Reid risks ‘do-nothing’ label over immigration
Saturday, June 9, 2007 | 7:32 a.m.
WASHINGTON - As the immigration debate neared a breaking point one night in the middle of last week, Senate Majority Leader Harry Reid placed an 11 p.m. phone call to one of President Bush's top emissaries on this issue, Homeland Security Secretary Michael Chertoff.
Reid requested help. Bush has made immigration his signature domestic policy issue and Reid needed help getting recalcitrant Republicans on board.
He was also setting the stage for blame.
As Reid recounted the call many times the next day, he said to Chertoff: "Tell the president, he better get his Republican colleagues to help on his bill. I told him, 'The headline is going to be The president fails again.' "
The bill, indeed, failed as 12 Democrats and all but seven Republicans cast votes that scuttled it for now.
Reid found some success in blaming Bush for being unable to bring his party in line.
And in some ways, Reid was right: More than two-thirds of Senate Democrats backed the bill, while Republicans stood beside their most conservative members , who refused to back down, saying they needed more time for debate.
But try as he might, Reid is having difficulty blaming Republicans alone.
Voters want action on immigration, and majorities tell pollsters they are even willing to accept compromises that include legalizing the country's 12 million illegal immigrants .
By failing to pass legislation, the Senate Reid leads risks giving Democrats the same do-nothing label that poisoned the Republican-led Congress last year.
Norm Ornstein, a congressional scholar at the American Enterprise Institute, said failing to act on a bill so widely watched leaves Reid and Democrats teetering close to voter discontent.
"It takes them away from the goal of the do-something Congress," Ornstein said. "They ran against the do-nothing Congress and they've got to show it's not them."
As the bill collapsed late Thursday, Reid backed away from what had been his strict timeline for the bill.

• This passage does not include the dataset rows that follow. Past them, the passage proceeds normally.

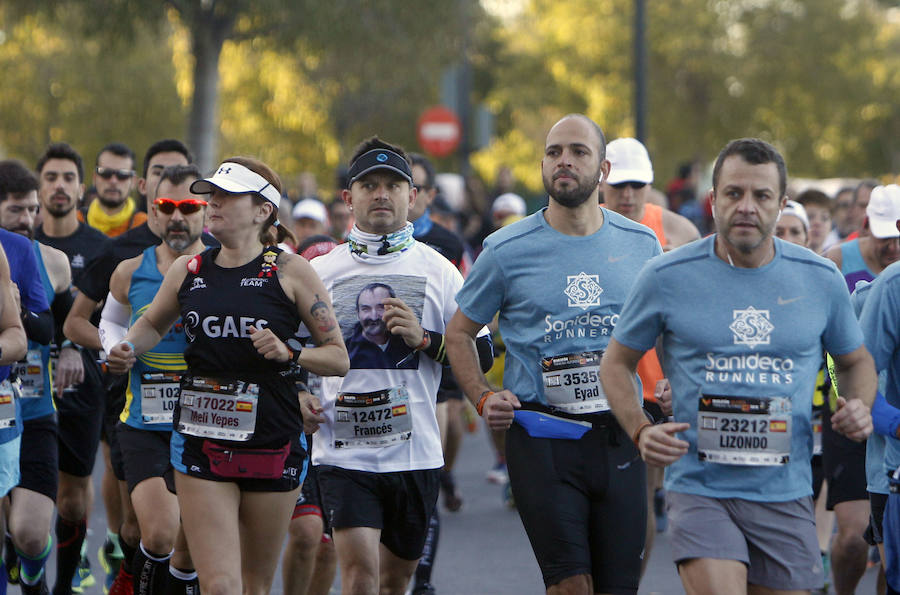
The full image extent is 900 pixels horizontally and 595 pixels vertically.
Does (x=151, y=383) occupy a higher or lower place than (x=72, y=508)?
higher

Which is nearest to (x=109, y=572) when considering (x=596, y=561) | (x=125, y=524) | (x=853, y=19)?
(x=125, y=524)

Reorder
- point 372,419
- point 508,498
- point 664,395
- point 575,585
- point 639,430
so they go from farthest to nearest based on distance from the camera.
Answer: point 508,498
point 372,419
point 575,585
point 664,395
point 639,430

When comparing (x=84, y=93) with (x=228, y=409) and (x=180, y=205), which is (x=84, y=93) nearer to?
(x=180, y=205)

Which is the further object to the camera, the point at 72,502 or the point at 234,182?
the point at 72,502

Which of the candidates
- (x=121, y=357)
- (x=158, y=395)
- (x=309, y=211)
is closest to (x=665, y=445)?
(x=121, y=357)

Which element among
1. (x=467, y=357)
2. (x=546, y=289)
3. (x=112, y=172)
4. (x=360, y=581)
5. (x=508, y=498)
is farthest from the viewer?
(x=508, y=498)

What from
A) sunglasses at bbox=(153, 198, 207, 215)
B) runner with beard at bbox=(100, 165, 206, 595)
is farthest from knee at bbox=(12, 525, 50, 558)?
sunglasses at bbox=(153, 198, 207, 215)

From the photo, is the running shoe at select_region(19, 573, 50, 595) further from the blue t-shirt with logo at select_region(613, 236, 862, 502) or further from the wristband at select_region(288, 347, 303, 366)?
the blue t-shirt with logo at select_region(613, 236, 862, 502)

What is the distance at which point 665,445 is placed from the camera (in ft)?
16.4

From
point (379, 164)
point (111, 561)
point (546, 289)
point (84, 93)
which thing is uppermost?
point (84, 93)

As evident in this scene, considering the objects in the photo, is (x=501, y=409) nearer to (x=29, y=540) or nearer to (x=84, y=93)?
(x=29, y=540)

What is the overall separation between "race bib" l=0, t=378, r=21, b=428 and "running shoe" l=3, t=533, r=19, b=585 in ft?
4.64

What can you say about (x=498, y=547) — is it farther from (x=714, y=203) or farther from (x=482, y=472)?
(x=714, y=203)

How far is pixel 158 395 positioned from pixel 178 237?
0.75m
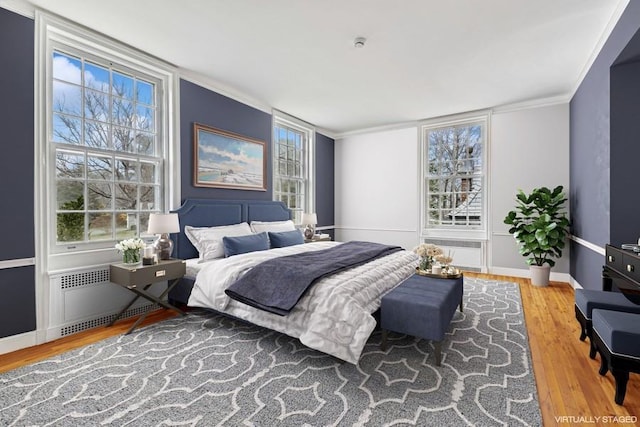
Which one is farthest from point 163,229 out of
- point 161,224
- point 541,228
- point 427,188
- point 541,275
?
point 541,275

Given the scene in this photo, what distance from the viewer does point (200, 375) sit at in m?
2.18

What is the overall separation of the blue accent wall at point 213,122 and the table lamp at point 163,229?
2.41ft

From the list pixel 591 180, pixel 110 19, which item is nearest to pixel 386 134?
pixel 591 180

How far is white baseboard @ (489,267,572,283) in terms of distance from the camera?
15.8 feet

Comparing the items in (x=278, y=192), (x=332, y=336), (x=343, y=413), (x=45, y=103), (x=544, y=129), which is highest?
(x=544, y=129)

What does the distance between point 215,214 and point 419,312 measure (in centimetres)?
293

Republicans argued that the timeline set the legislation on its collision course. Some Republicans say Reid purposely derailed the bill so he could lash out at Bush and their party. Reid's office dismisses such criticism and says Republicans were putting up endless delays.
The Nevada Democrat promised to have the Senate revisit the issue later in this session.
"I'm not always right, and I acknowledge that," Reid said on the floor.
In many ways the unlikely coalition of Democrats and Republicans who pledged to press on with the debate may be attempting the impossible.
The bill is unlikely to ever draw support from conservative Republicans and some moderate Democrats who cannot accept what they deride as amnesty - which is actually a lengthy and complicated process to provide legal status for the illegal residents already here.
Nor is the legislation likely to win backing from some liberal Democrats who oppose plans to create a temporary workforce, which some believe will depress wages, create second-class citizens and limit union efforts at organizing.
The optimism of the coalition supporting the bill lies with such lawmakers as Nevada's John Ensign. The Republican senator has supported many aspects of the changes, to the dismay of conservative bloggers who have accused him of going soft on the issue.
Ensign believes Congress needs to provide some path to legal residency for those here illegally, including as many as 200,000 Hispanics in Nevada. But he voted against the bill as not being strict enough.
"I was get able on this," Ensign said, explaining that he could have been persuaded to change his vote. He said he wanted to deny Social Security benefits accrued by workers using false documents and impose stricter requirements before immigrants could become residents or receive welfare, among other changes.
"We've been on this bill for 2 1/2 weeks and people are going, oh yeah, that's a problem, we have got to fix that," he said. "I was actually a person that wanted to vote for it, but the flaws are too serious."
Even if the bill gets another turn in the Senate, its prospects in the House remain in question.
Republicans said Bush planned to visit the Hill next week to rally support, but it's unclear whether the unpopular president at the end of his term will have the kind of influence with this party that he had earlier in his administration.
Reid himself acknowledged late Friday that "it's going to be hard to put the package back together again." He said he might instead peel off less controversial provisions.
As the debate got under way Thursday morning, back in Las Vegas, Frank Perna was already awake, steaming about the standoff, and dialing the Sun.
Congress has to do more to enforce the rules, said Perna, a retired mechanic and Army veteran. More important , he said, Congress has to do something - or let ordinary people decide.
"Maybe we should have been voting on this because our political system is failing," said Perna, who registers with neither party. "I'm ashamed of both of them."